The incidence of intestinal malrotation is difficult to establish as not all affected patients develop symptoms, but autopsy studies estimate the incidence at approximately 1 in 500.
The traditional embryological basis for disorders of intestinal rotation is that of abnormal position ing of the intestinal loops in relation to one another as they return to the abdominal cavity from the yolk sac. During normal development the midgut rotates through 270° so that the duodenum lies posterior to the colon and the duodenojejunal flexure is to the left of the midline. A consistent finding in cases of malrotation is abnormal positioning of the duodenum. In 1995, an alternative hypothesis was proposed based on animal studies.18 Kluth et al proposed that malrotation is the result of failure of localized growth of the duodenal loop rather than a disorder of rotation.

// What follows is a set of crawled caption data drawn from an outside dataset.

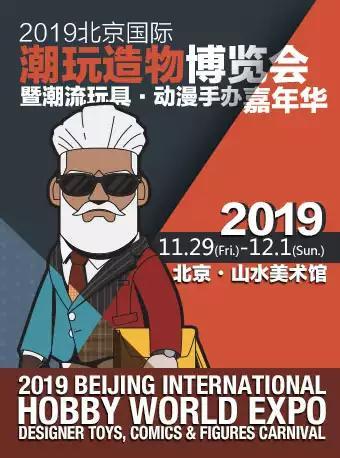 北京国际潮玩造物博览会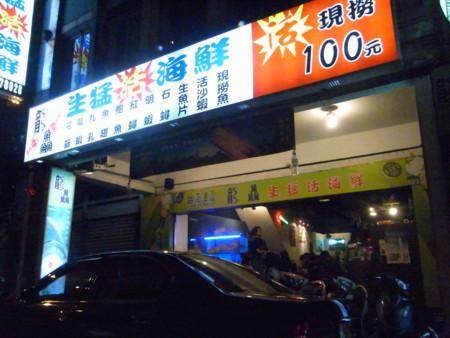 f:id:kkomiyama:20091120223940j:image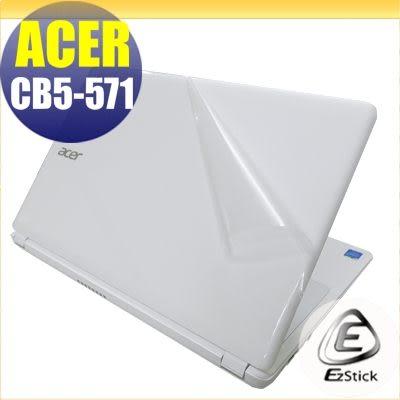 【Ezstick】ACER Chromebook 15 CB5-571 二代透氣機身保護貼(含上蓋、鍵盤週圍)DIY包膜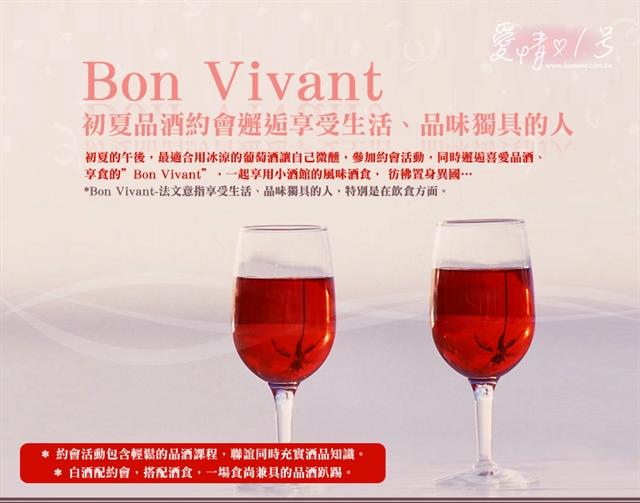 Bon Vivant 初夏品酒約會-邂逅享受生活、品味獨具的人
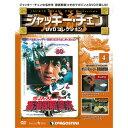 デアゴスティーニ ジャッキーチェン DVDコレクション 第4号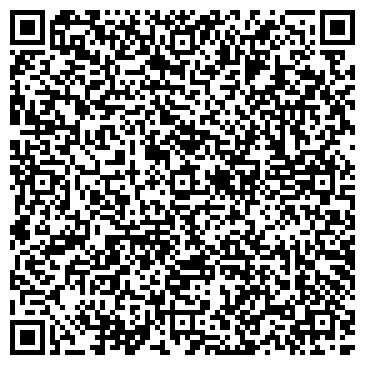 QR-код с контактной информацией организации Волтако ЛТД, ООО (Voltaco LTD)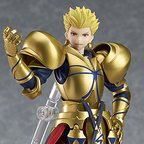 figma Fate/Grand Order Archer/Gilgamesh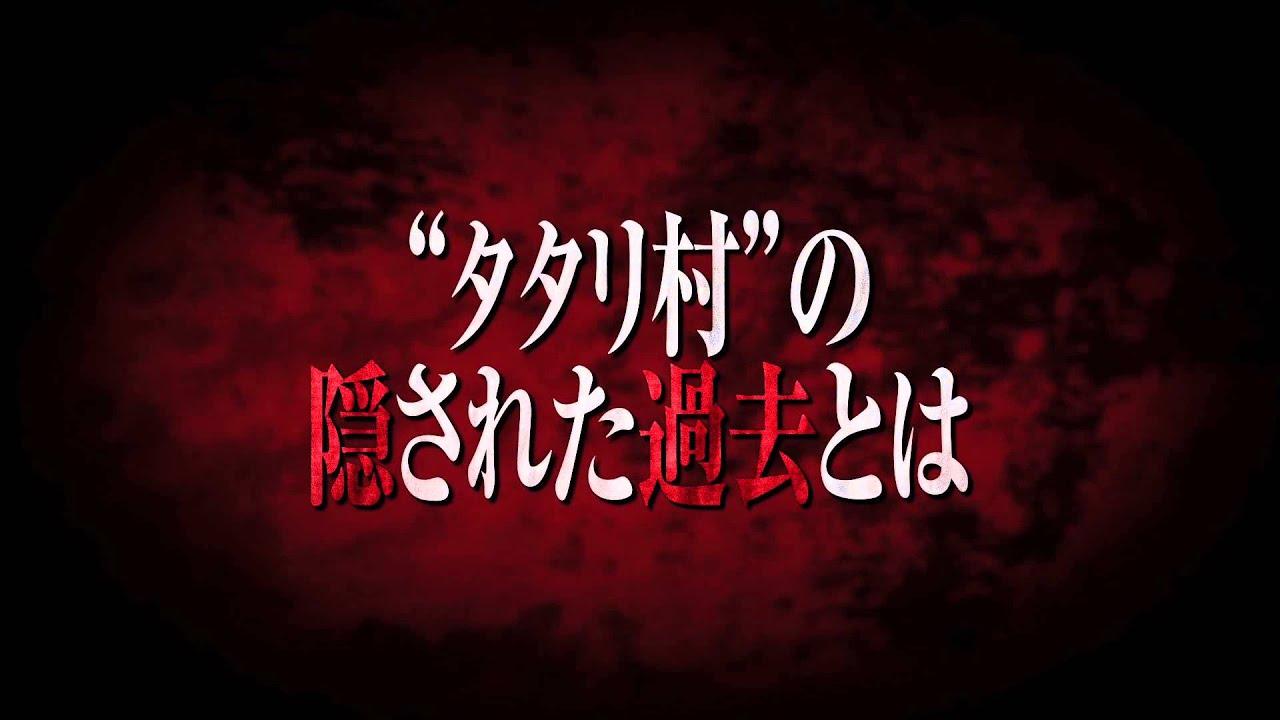 画像: 【予告編】戦慄怪奇ファイル コワすぎ!史上最恐の劇場版 youtu.be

The term 'malrotation' covers a spectrum of anatomical abnormalities. In non-rotation the duodenojejunal flexure lies to the right of the spine along with most of the small intestine. The cecum and colon are typically on the left side of the abdominal cavity. Adhesions formed between loops of bowel or the intestine and abdominal wall are usually responsible for obstructive symptoms at presentation. In malrotation the distribution of intestinal contents within the abdominal cavity is such that the duodenum again lies to the right of the spine with the cecum anterior to it. Adhesions between these two structures (Ladd's bands) are often present and may result in partial or total occlusion of the second part of the duodenum. In addition the mesenteric attachment to the posterior aspect of the abdominal cavity is typically very short and there is a risk of volvulus with ensuing intestinal ischemia. Other forms of abnormal intestinal rotation (inverse rotation, malrotation with mesocolic hernia and malposition of the cecum) are all rare.